Viaggiare verso destinazioni oltre il nostro pianeta Terra comporta viaggiare verso paesaggi ostili e probabilmente ambienti mortali. Gravità schiacciante, aria monotona, oscurità prolungata e temperature che farebbero bollire il vetro o congelerebbero l’anidride carbonica, eliminando la probabilità di visite umane. Il progetto esplora la possibilità di viaggiare nei mondi al di là dell’immaginario, visitando i mondi interni. I capillari indossabili stampati in 3D progettati per i pellegrini interplanetari sono infusi con microrganismi ingegnerizzati al livello sintetico per rendere l’ostile abitabile e il mortale vivo. I dispositivi indossabili sono progettati per interagire con un ambiente specifico caratteristico della loro destinazione e generare quantità sufficienti di biomassa, acqua, aria e luce necessarie per sostenere la vita: alcuni fotosintetizzano convertendo la luce del giorno in energia, altri bio-mineralizzano per rafforzare e aumentare l’osso umano e un po’ di fluorescenza per illuminare la strada nell’oscurità totale.

Biofilia

IL BENESSERE SOCIALE NELL’UTOPIA CONTEMPORANEA

Dall’alba dei tempi l’uomo ha utilizzato tutto ciò che l’ecosistema aveva da offrirgli per la propria evoluzione. Durante questo processo egli ha dimostrato il suo bisogno di costruire sempre più nuove soluzioni, sfruttando gli elementi della natura che lo circondavano, che rispondessero alla sua domanda iniziale di protezione fino al soddisfacimento di ogni suo tipo di bisogno. Mano a mano dunque, la natura è diventata sempre più bacino di risorse da sfruttare perdendo progressivamente la sua naturale funzione di rifugio e di complemento necessario della vita umana. Rivolgendo lo sguardo al passato si nota come in ogni periodo storico considerato di progresso, la natura avesse un ruolo esclusivamente utilitaristico piuttosto che di unica risorsa inderogabilmente legata al benessere e alla sopravvivenza dell’umanità. Questo progressivo allontanamento dal binomio uomo-natura della società moderna ha portato a sviluppare delle abitudini e dei cicli umani totalmente asincroni dalla natura e per tanto a danneggiarla quasi irreparabilmente. Considerando che un ritorno al rapporto uomo-natura primitivo sia utopico per le società odierne, è necessario considerare di tornare a trovare un equilibrio tra i due.
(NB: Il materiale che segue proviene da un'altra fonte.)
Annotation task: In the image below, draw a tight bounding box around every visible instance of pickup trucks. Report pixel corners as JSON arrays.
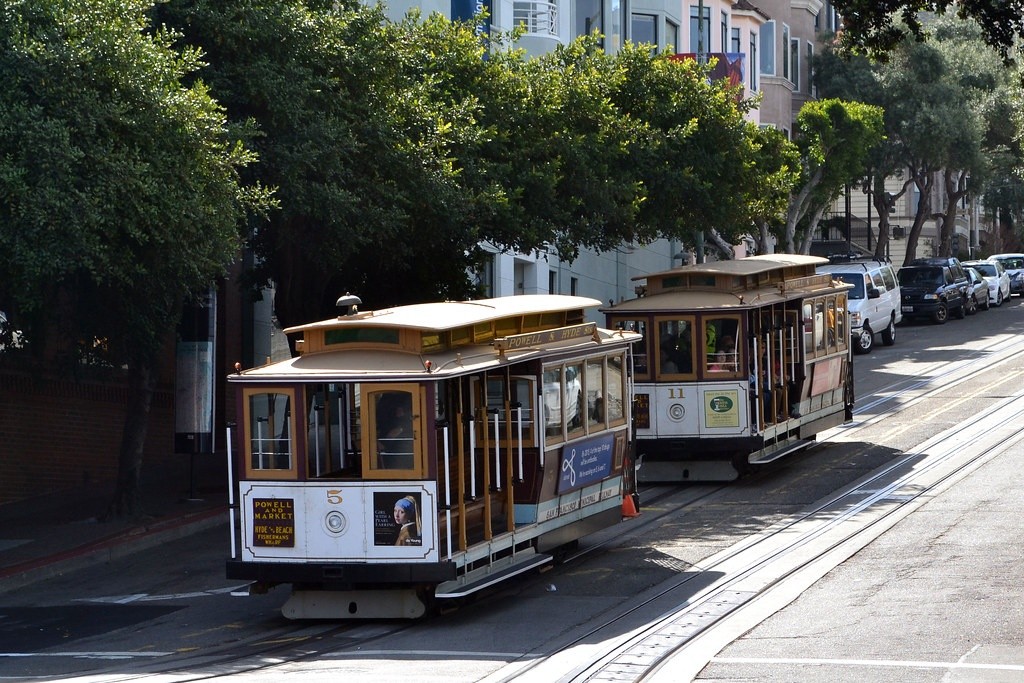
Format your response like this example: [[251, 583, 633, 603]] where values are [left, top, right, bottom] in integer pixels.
[[896, 257, 970, 324]]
Negli ultimi anni infatti, vistosi le gravi ripercussioni degli operati delle ere passate sull’intero pianeta e la sua salute, l’attenzione per l’aspetto green si sta sempre più assottigliando in ogni campo, grazie a numerose campagne e movimenti che hanno aumentato la consapevolezza della nostra società e risvegliato sempre più coscienze. In questo capitolo intendiamo illustrare, attraverso diverse declinazioni del termine con alcuni esempi, il concetto di biofilia, ovvero quella tendenza innata dell’uomo a concentrare il proprio interesse verso i processi vitali, creare connessioni con la natura e altre forme di vita (Biophilia, 1984, E.O.Wilson). In architettura, intesa come uno dei massimi rapporti di interazione tra l’uomo e l’ecosistema circostante, questa pulsione ha trovato diverse espressioni nel corso della storia e ad oggi la biofilia si esprime tramite il tentativo di eliminare il divario tra l’architettura che rispetta esigenze umane e ecosistemi.